This, I Believe 12/25/06
Believing has never come easy to me.
In the Spring of ‘47, I caught my parents hiding a wicker basket behind a dresser and immediately grasped that there was no Easter Bunny. That split second also revealed the truth about Santa Claus and led directly to a realization that there were probably no benevolent, non-human spirits guiding our lives—nothing to stop my mother’s foolishness or cure my father’s lengthening illness; no one to magically make my sister stronger or help me to be less selfish. When my father died, remaining beliefs slid off me like silky scarves off the back of a chair.
In time though new beliefs were formed. Two that come to mind have stood the tests of my lifetime so far—including the most horrible world events, the sorrows of my friends and family and my own living with the experience of a terminal illness.

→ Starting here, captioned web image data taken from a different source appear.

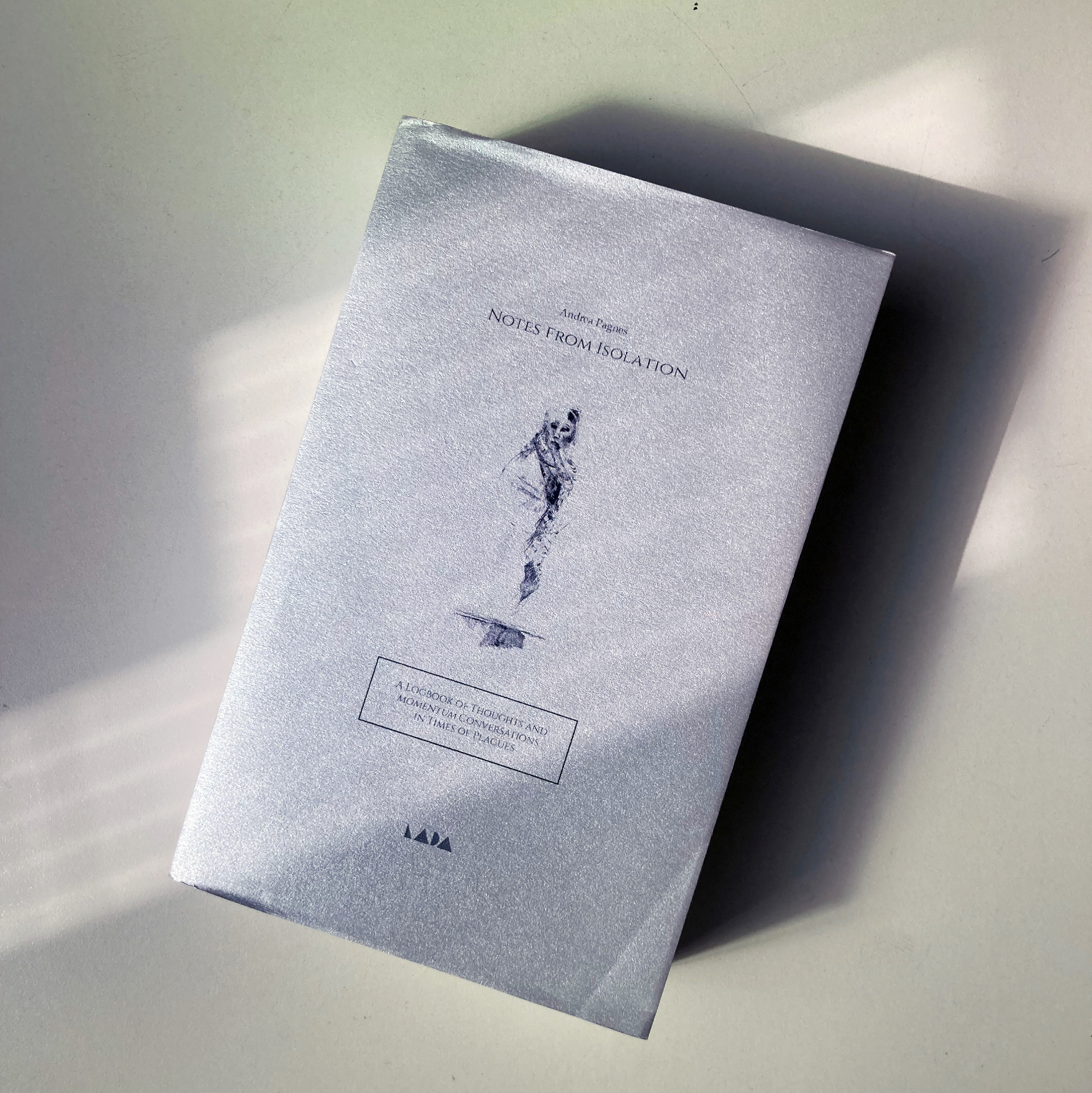 The cover of Notes from isolation on a desk. The cover is silver and features an abstract figure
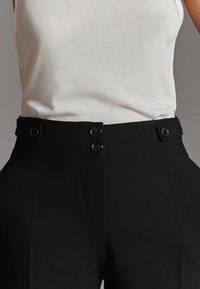 Zwarte hoge taillebroeken met een gladde textuur, voorzien van dubbele knoopsluitingen en plooien aan de voorkant. Gepaard met een witte geribde tanktop.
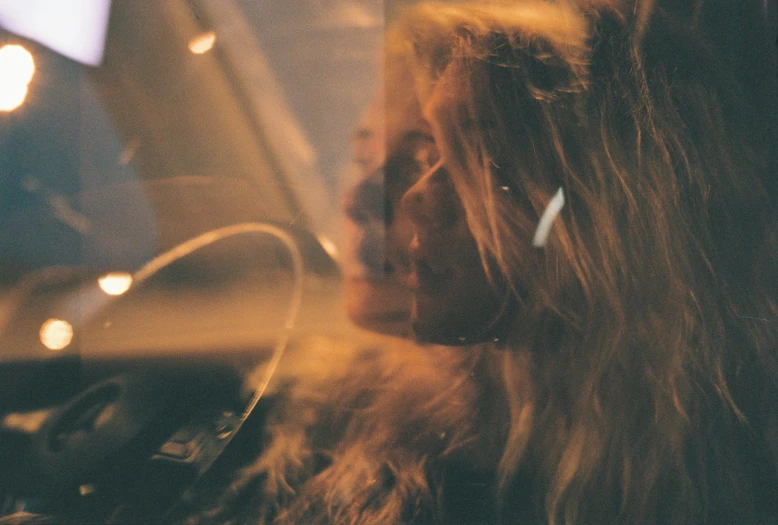 a woman sitting in a car talking on a cell phone, a picture, inspired by Elsa Bleda, trending on pexels, messy blonde hair, 35mm double-exposure photo, warm glow, looking in the mirror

I believe in art. That belief started with how awestruck I felt when playing other people’s works on the piano. Sometimes I have to stop to let out a sigh of admiration or a shout of amazement. I think art springs from a hope that beauty can prevail over life’s ugliness—even the most despairing, chaotic works reflect an artist’s urgent wish to tell the tale. In the presence of art, while I’m not certain it will prevail, I do believe completely in its ability to hold the line.
Even though they seem to be slipping away, I still believe in cold, sunny winter days, when the air is new and gently filtered through the evergreens, when nature—transparent and unadorned—fills me with loving awe and the winter silence is inclusive and accepting.
I love the long shadows passing over cold brown earth, bright blue sky behind my visible breath and no sound but wind gusting or ice crackling. I love feeling that kind of aloneness with nature. If someone told me to choose, I’d pick the winter day for what it does for my soul.